云泽虽睁眼不可视物,但他先知先觉地知道此人正在打量他。不止如此,此人的目光如一把开了刃的刀。他虽未被切开皮肉翻出鲜血,但这一道探寻而咄咄逼人的目光让他浑身不自在,从手指到脚尖都死死绷了起来。
倘若他有幸得见此人的目光便会知道,这番探究可以称作不怀好意,再往前一点,这也可以叫做……轻薄。
云泽从未被人轻薄过,更不会想到有人会这般无聊,在一片漫无边际的玉竹林里轻薄他一个精壮男人。
然而倘若他此时能有幸得见来人,见了那三分端庄又十分流氓的神情,必然也会为自己错误的预估而饮恨不已。
结界既成,妖气冲天而起,玉竹林里的血腥味浓得熏人欲呕。
一瞬的诧异过后,云泽剑如风雷,势在必行,一剑便朝那人劈了过去!
也并非他不知怜香惜玉,实在因着竹林里的情形太过诡异,实在不容他分心。若是云泽推测不错,这林中藏了一只修为深厚的大妖,而这一场若有若无的大雨便同他有关。

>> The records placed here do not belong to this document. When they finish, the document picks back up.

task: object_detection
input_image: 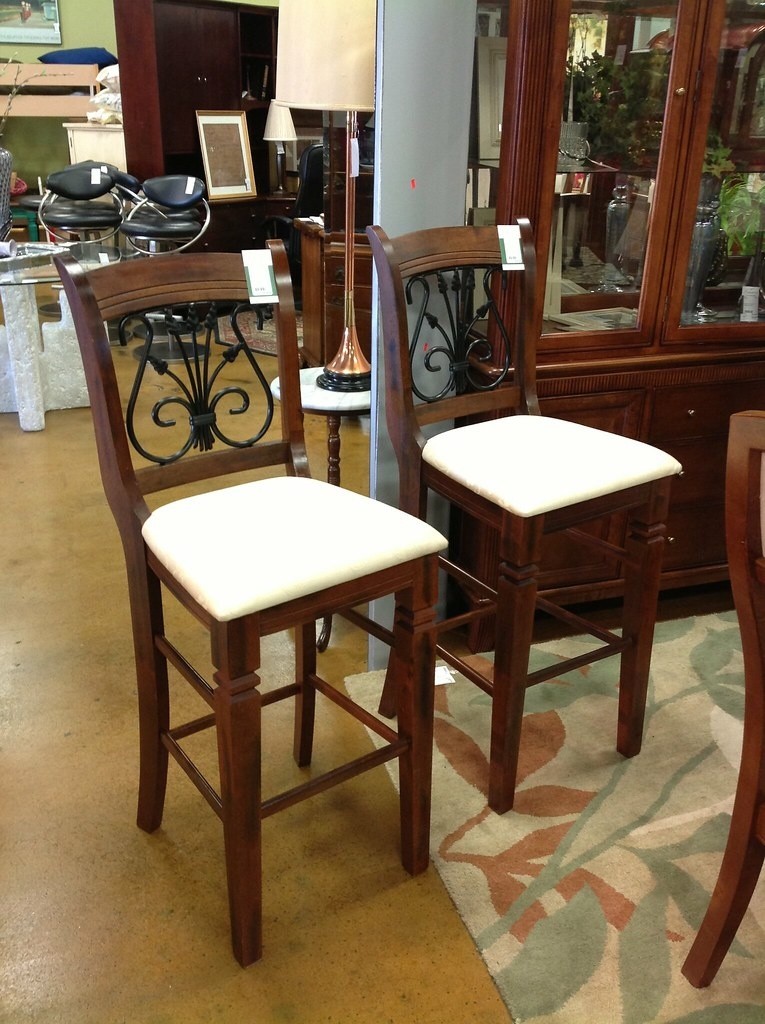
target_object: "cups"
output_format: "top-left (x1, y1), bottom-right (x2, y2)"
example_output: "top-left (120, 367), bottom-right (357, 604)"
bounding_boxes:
top-left (558, 121), bottom-right (589, 166)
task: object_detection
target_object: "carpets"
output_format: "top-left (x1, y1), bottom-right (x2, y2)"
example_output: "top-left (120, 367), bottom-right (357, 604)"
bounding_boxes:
top-left (214, 310), bottom-right (303, 359)
top-left (351, 606), bottom-right (765, 1024)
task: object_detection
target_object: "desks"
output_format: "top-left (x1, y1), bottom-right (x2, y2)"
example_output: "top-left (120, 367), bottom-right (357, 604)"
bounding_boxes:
top-left (269, 368), bottom-right (371, 487)
top-left (0, 242), bottom-right (122, 435)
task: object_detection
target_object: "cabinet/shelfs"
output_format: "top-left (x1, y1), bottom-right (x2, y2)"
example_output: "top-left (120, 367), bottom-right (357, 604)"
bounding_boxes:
top-left (62, 123), bottom-right (127, 249)
top-left (115, 0), bottom-right (279, 317)
top-left (293, 217), bottom-right (373, 367)
top-left (445, 0), bottom-right (765, 648)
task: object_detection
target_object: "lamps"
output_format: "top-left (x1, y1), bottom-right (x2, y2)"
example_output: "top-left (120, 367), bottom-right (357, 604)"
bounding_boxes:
top-left (274, 0), bottom-right (378, 393)
top-left (263, 100), bottom-right (299, 197)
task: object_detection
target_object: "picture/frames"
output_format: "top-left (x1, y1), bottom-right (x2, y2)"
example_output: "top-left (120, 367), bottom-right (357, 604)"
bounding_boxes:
top-left (195, 109), bottom-right (259, 199)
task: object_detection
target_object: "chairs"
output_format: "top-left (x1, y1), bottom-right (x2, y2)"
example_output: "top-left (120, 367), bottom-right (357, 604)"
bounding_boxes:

晗光如虹,云泽出手如电,那姑娘双指合并,“叮”地一声点在了他的剑身上。
她的手指在在晗光的剑身上敲下清越响声,纤长的手指顺着他的剑身连点数点,越来越快。倏地,他的手腕一麻,晗光剑几欲脱手而出。
云泽将那长剑换到左手,当仁不让,挥起右拳便朝来人身上砸去。
“……”
那姑娘显然也为这流氓一般的举动惊得呆了呆。
却见云泽虚晃一招,左手持剑,剑刃上风雷汇聚,白光迸射。
晗光剑脱手而出,长剑仿佛有生命一般朝来人的肩膀斜刺而去。来人冷笑一声,长袖翻卷,剑意与劲风纷纷砸到了结界镜壁上。
浅金色结界化开了浓浓杀气,结界外的妖气也被隔绝得更为彻底。结界之中漂着若有若无的青草香,竹林里的沙沙细响仿佛被隔绝在了世界的另一头。
云泽长剑一指,淡淡道:“阁下究竟意欲何为?”
他还未问出一个答案便感到腰间一暖。
世间的许多事都没有答案,他在二十四年的君子训诫之下早已经接受了这个事实。世间也并非所有人都能如他一样冷静,克制,这是在他第一次出山之后便悟出的道理。
然而当有人幻形到他的身后,当那脸都没见过的人牢牢扣在他的左手手腕的时候,他开始有些慌。
此人的修为远甚于他,她既能不知不觉地近他的身,也便能轻而易举地割开他的脖子。
那人却并未割开他的脖子。她的手顺着云泽的手臂往上摸了一把,趁他还未反应过来,此人胆大包天,丧心病狂,坦坦摸了一把他的腰。
“……”
云泽目瞪口呆。
他自小乖顺,克己,从未调戏过别人,也从未被别人这般明晃晃地调戏过。
即便门中有小师妹对他投去绵绵秋波,但大家仙门中人,好歹也要点脸。然而世间并非所有人都要脸。
云泽想也不想,曲肘一击,那姑娘轻巧抓着他的手肘,牢牢将他钳制得动弹不得。
这便十分伤人了。他发现自己打不过人家。
“别动,”那姑娘细声道:“等猎物上钩就放你出去。”
她贴着他的后背说出这话,无论如何也不能让他淡泊而心安。
云泽觉得自己十分没有排面,逃也不是,不逃更是不合适。
——如果就因为被一个姑娘摸了一把而哭兮兮着跑出去,那也实在太怂了些。
云泽定了定神,深吸一口气,道:“林中发生了何事?”
见那姑娘默然不答,他又问:“妖物?阁下是想保护我?”
他此时已然无心同此人辩个是非黑白,他的后背太热,而他的君子大道与满腔的破口大骂十分均匀而有条理地混作了一潭污水。
云泽决定将计就计,任这一潭污水继续发酵,冒泡。
他思索片刻,道:“好意心领,我虽不知道你是谁,但看样子你对我甚是熟悉。阁下可否告诉我你的名字?”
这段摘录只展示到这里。